Skkeeeeeeeerrrrrrr! There it was: Rochester, NY, just mere miles off our route. And there I was, thinking I’d just about hit a rogue coyote.
My husband led me through town and into the back parking lot of a building that can only be described as: this is exactly where you’d imagine things called “garbage plates” are born and where dreams of heart health go to die. But I’m from Memphis, Tennessee. I cannot be fooled. I know damn well that the best food you’ll ever eat comes from the places you would deem least likely to serve the best food you’ll ever eat.
I didn’t eat a Garbage Plate that day. (Fear? Repulsion? Will to live? I can’t remember.) True, I had just come from the funeral of a family member, but I hadn’t yet reached the binge eating stage of grief. That would happen a week later after I’d been able to restock my kitchen with Hot Pockets and that giant tub of cheese balls from Target. My husband enjoyed (understatement) his hamburger Garbage Plate while I watched on, mouth agape. I took a picture of my husband eating his garbage plate that day–a photo he has saved and truly treasured ever since. Photos of me spleen-deep in cheese balls are nowhere to be found (sorry, Women’s Health magazine).
But finally, I had come face to face with the mythical beast and I can attest to its existence. Do my words here bear any faint resemblance to the behemoth itself? Not one bit.
I REGRET NOTHING!
Although having seen it with my own eyes, I still considered myself a stranger to the Garbage Plate’s glory. (I mean, how well can you say you know the neighbors you watch through your binoculars or the delivery guy that drops off those tubs of cheese balls no one judges you for anymore because you buy them exclusively on Amazon?) That is, until our recent trip to Cincinnati, Ohio. Little more than two years since Rochester was first just off our route, we found ourselves once again on the north route home to Boston. Had we taken the south route, I’d be instead telling you a story about pierogies in Pittsburgh, but here we are. This time, I decided, I was gonna do it.
Skkeeeeeeeerrrrrrr! ⇠That’s me almost missing the exit because that’s just a regular thing that happens.
Now though I don’t eat meat during my “regular” life, I award my taste buds certain privileges when I travel. That’s why, when asked if I wanted “the sauce” on my Garbage Plate, I asked, “What’s that?” and she said, “It’s kinda what we’re known for.” Besides the fact that that’s not even an answer I still said, “GIMME!” But since I don’t actually like beef to begin with, I went with the grilled cheese Garbage Plate.

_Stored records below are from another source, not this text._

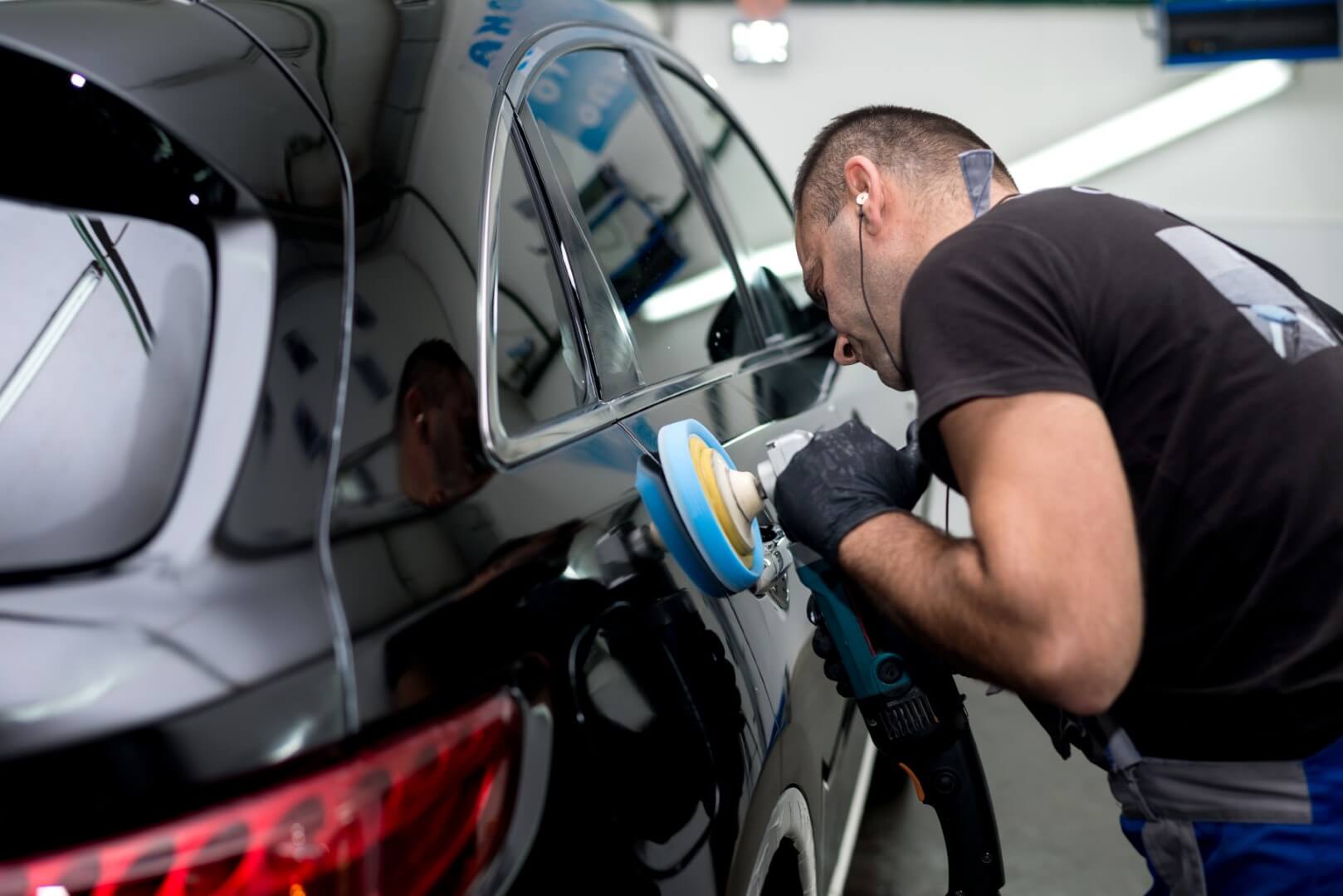 Car detailing expert from Stouffville waxing a car.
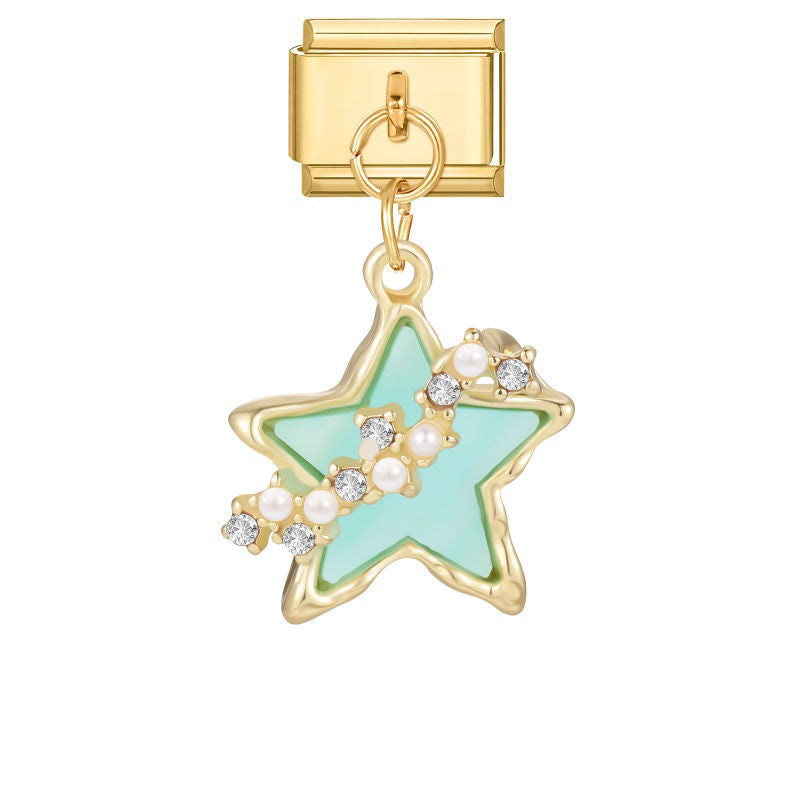 Estrella verde con perlas y circonitas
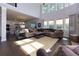 Bright living room boasts soaring ceilings and a large sectional sofa for comfortable Gathering living at 225 Sundance Dr, Woodstock, GA 30188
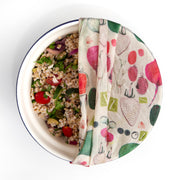 bowl with salad partially covered by a modern designed reusable beeswax wrap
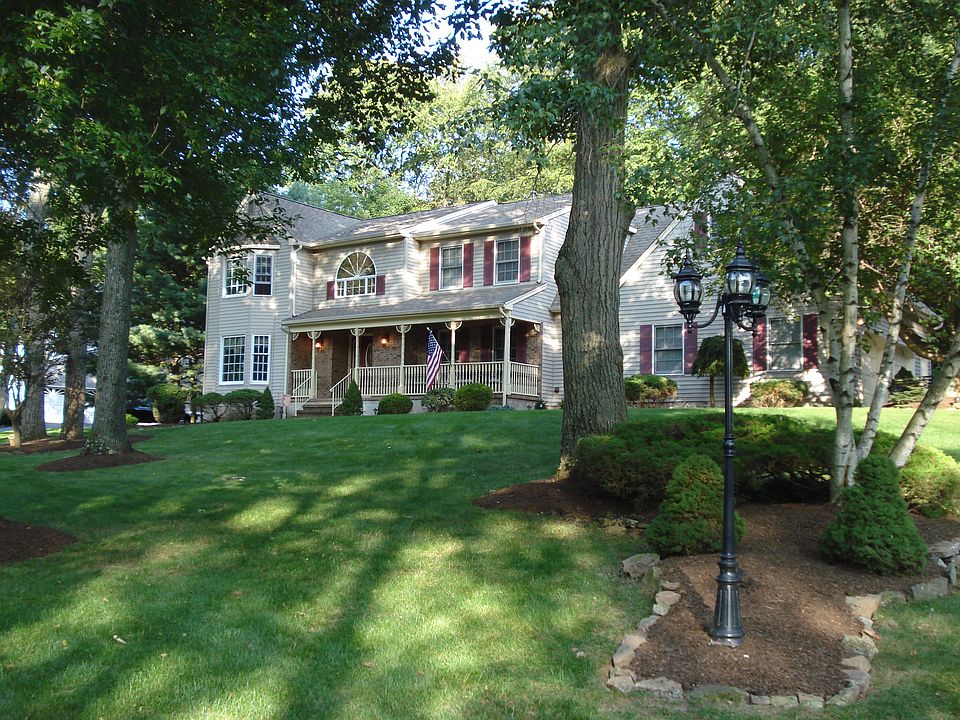 Professionally landscaped 1.2 acre cul-de-sac lot with public sewer/water.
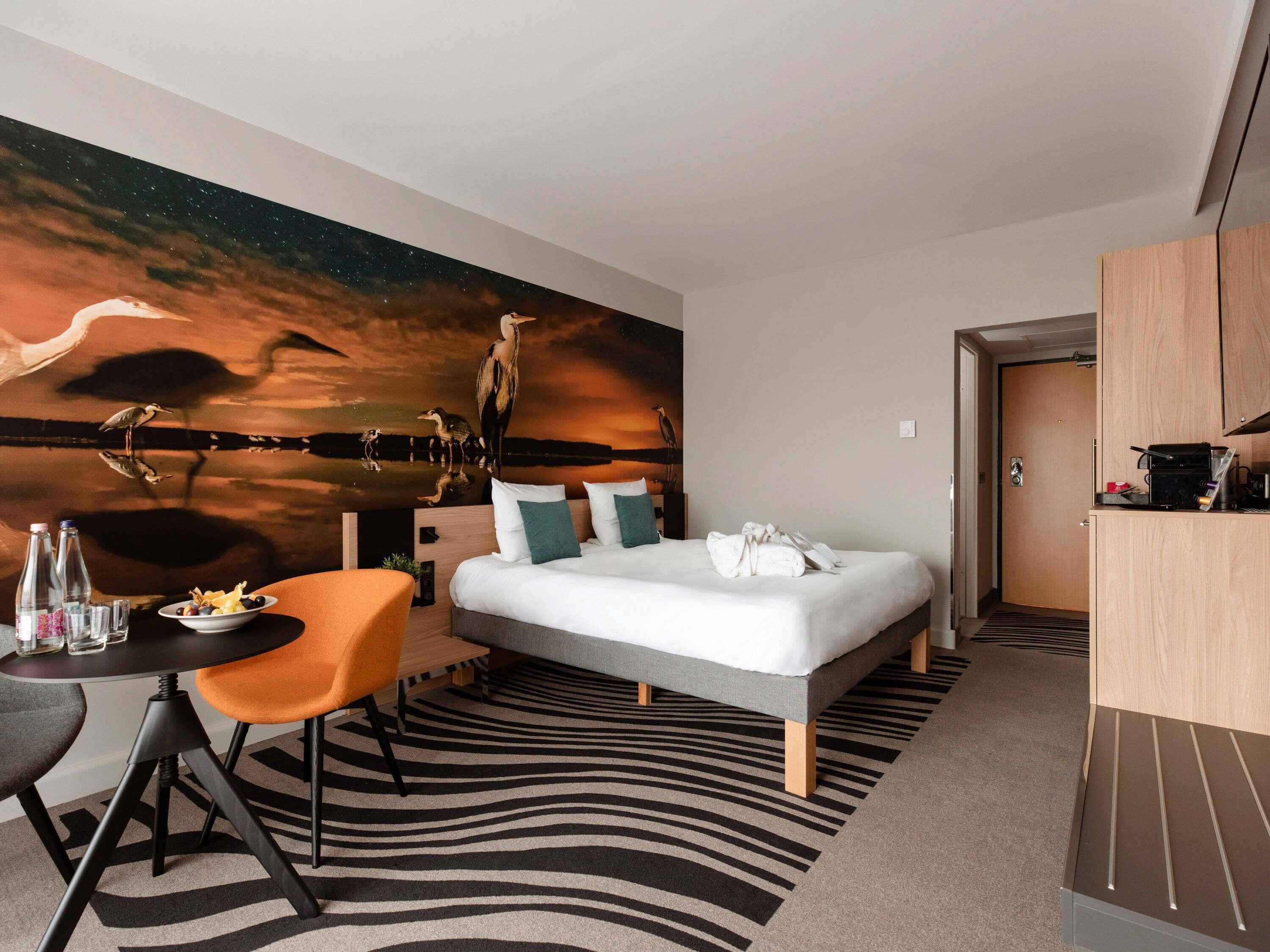 Una habitación de hotel con una cama, un escritorio con silla, un mural en la pared y un armario.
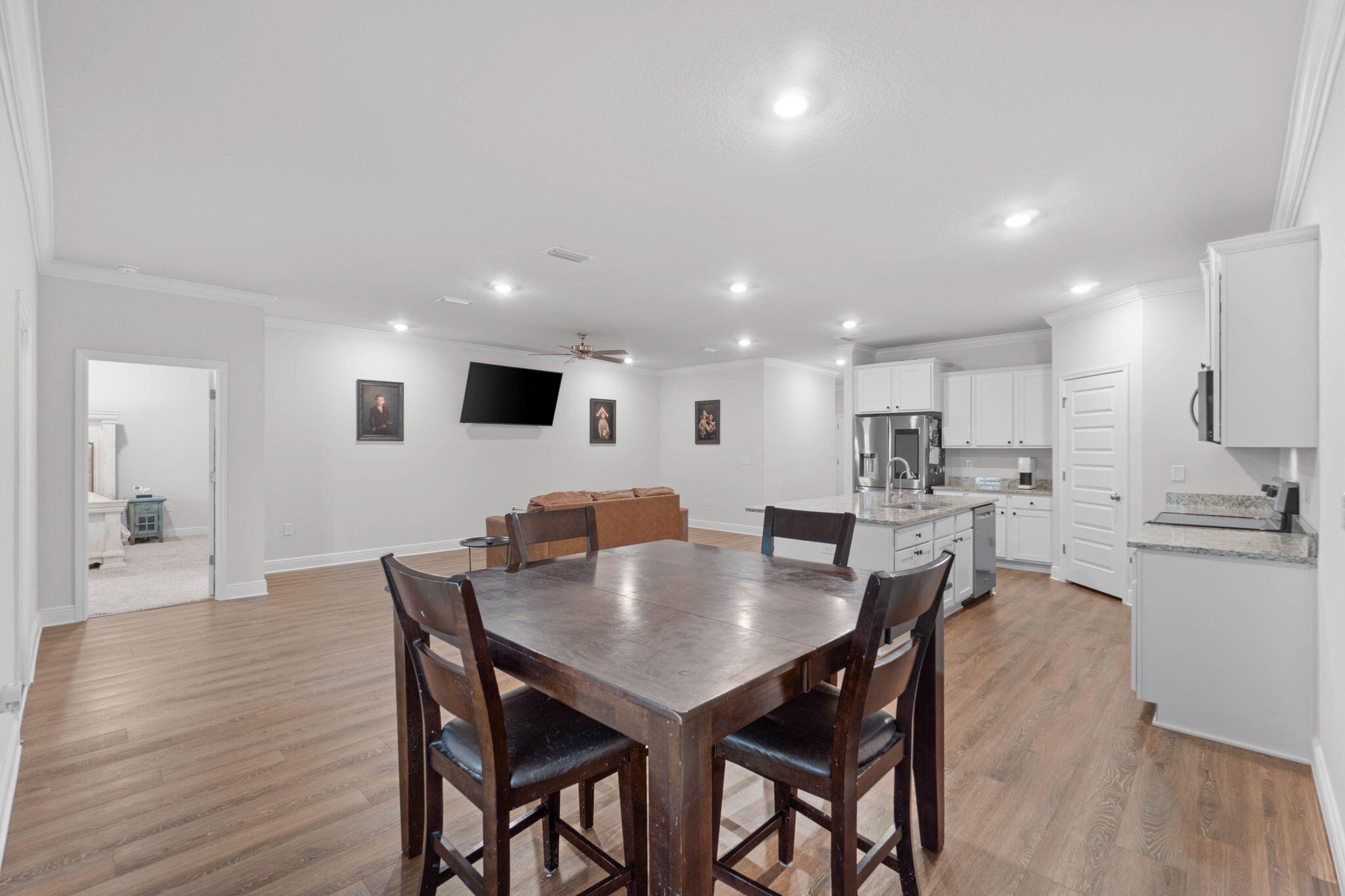 371 Lightning Bug Lane Freeport, FL 32439 - Photo 9 of 56 a kitchen with a dining table chairs and wooden floor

As you can see, I’m a little more delicate with the ketchup than my husband. He prefers his meals to look as though they’ve been scraped right off the pavement.
I may have been mortified by the name of this dish initially, and I may have been equally mortified the first time I saw one, but now that I’ve had one, I REGRET NOTHING! Garbage Plates are fantastic and worth every bit of lore surrounding them. What I couldn’t finish at Nick Tahou’s (no, I’ve never finished an entire meal in any one sitting), I took with me and devoured the second we got home seven hours later. In the two weeks we’ve been back in Boston, I’ve mentioned no less than six times my desire for a Garbage Plate. My husband just laughs.
Everything’s fine in moderation, I always say. Even the occasional feeling like Gluttony from the movie Se7en. “What’s in the to-go box?! WHAT’S IN THE TO-GO BOOOOXX??!!”
NICK TAHOU’S | ROCHESTER, NY
Nick Tahou’s, whose official website is garbageplate.com, is the inventor and undisputed home of Rochester’s Garbage Plate. It’s located in the former Rochester terminal of the Buffalo, Rochester, and Pittsburgh Railway and appropriately serves food fit for a hobo. Nick Tahou’s is the epitome of “no-nonsense” and you’d be stupid to pass anywhere near Rochester and not almost crash your car trying to get at a Garbage Plate.
🍴 WEBSITE | garbageplate.com
🍴 ADDRESS | 320 W. Main Street, Rochester, NY
🍴 PHONE | (585) 436-0184
🍴 HOURS | Sunday: Closed
🍴 Monday – Thursday: 8am – 8pm
🍴 Friday & Saturday: 8am – midnight
🍴 NEED TO KNOW | Cash only (They said their credit card machine was down so I’m not sure how often this applies. Bring cash anyway.)